■ Exercise ■
Transcribe all the data below exactly, leaving its pictures out.
*** Information supplied Section Begins ***
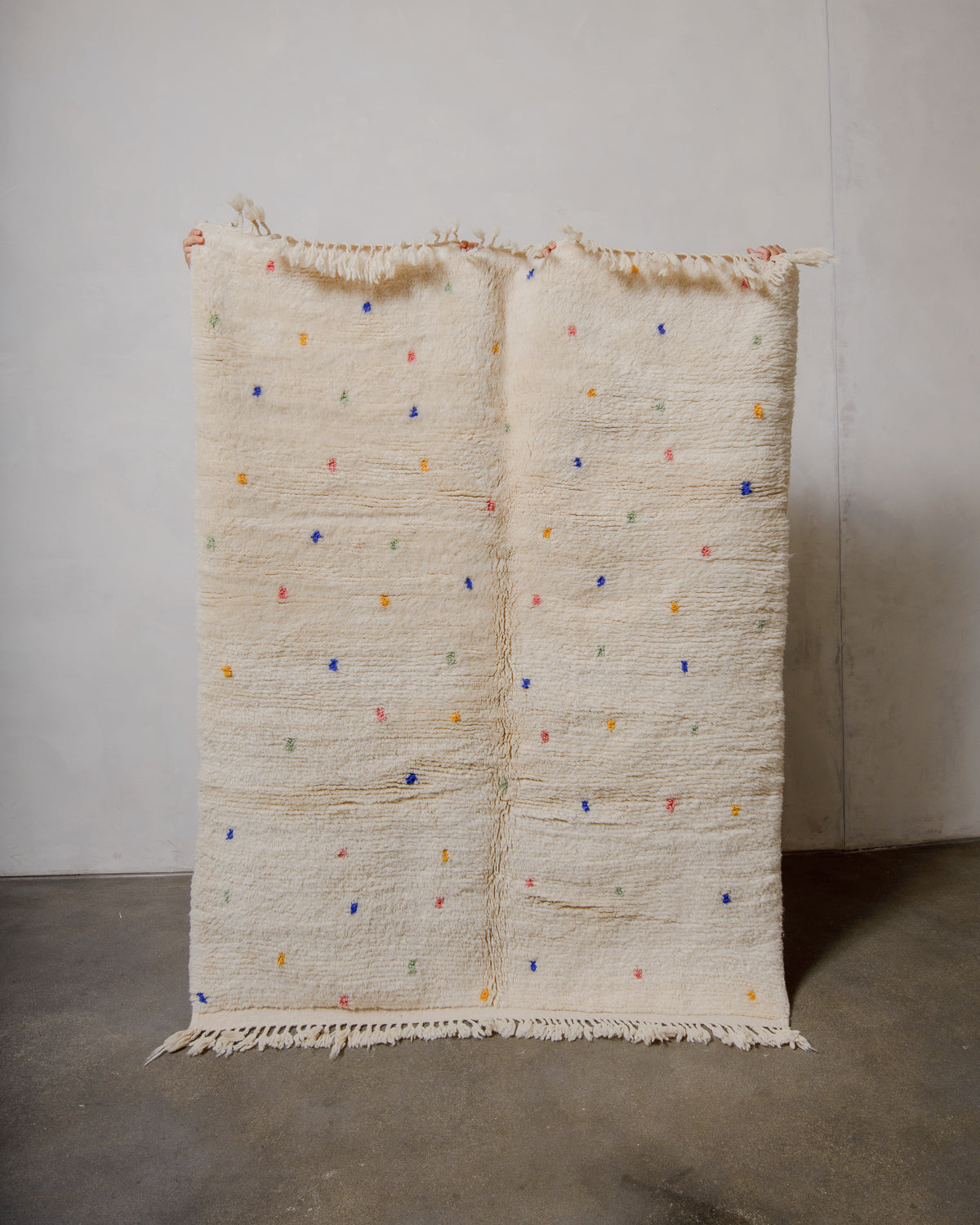 Cream wool rug with colourful polka dots on a plain background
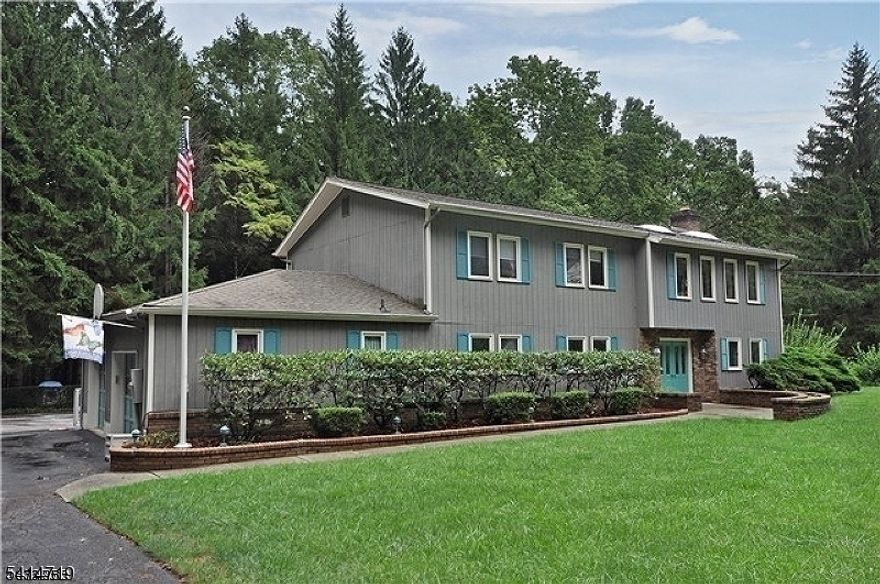 Mother/Daughter potential in Randolph, 4772 sf home on 1.41 acres, set back from the road. The main living space is on the second floor and has 3 bedrooms, 2 full baths, living room, family room w/gas fireplace, formal dining room, kitchen w/separate dining area, office, laundry closet, & access to the 2nd floor deck. The first floor has a rec room w/wood burning insert fireplace, game room, multi-purpose room currently used as an office and gym, full bathroom, 3 powder rooms, potential bedroom, kitchen & deck. There is a partial, unfinished basement for storage, fenced in yard area backing to the woods, a large driveway w/plenty of parking and a 2 car garage. Close to schools, shopping and transportation.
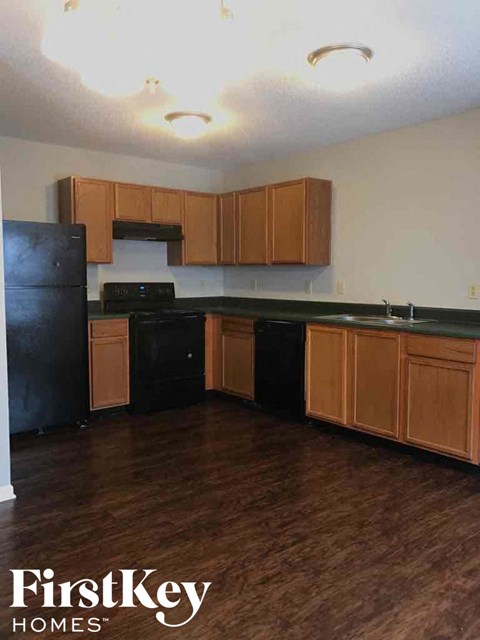 A kitchen with wooden cabinets and black appliances.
*** Information supplied Section Ends ***
■ Result ■
 Cream wool rug with colourful polka dots on a plain background
 Mother/Daughter potential in Randolph, 4772 sf home on 1.41 acres, set back from the road. The main living space is on the second floor and has 3 bedrooms, 2 full baths, living room, family room w/gas fireplace, formal dining room, kitchen w/separate dining area, office, laundry closet, & access to the 2nd floor deck. The first floor has a rec room w/wood burning insert fireplace, game room, multi-purpose room currently used as an office and gym, full bathroom, 3 powder rooms, potential bedroom, kitchen & deck. There is a partial, unfinished basement for storage, fenced in yard area backing to the woods, a large driveway w/plenty of parking and a 2 car garage. Close to schools, shopping and transportation.
 A kitchen with wooden cabinets and black appliances.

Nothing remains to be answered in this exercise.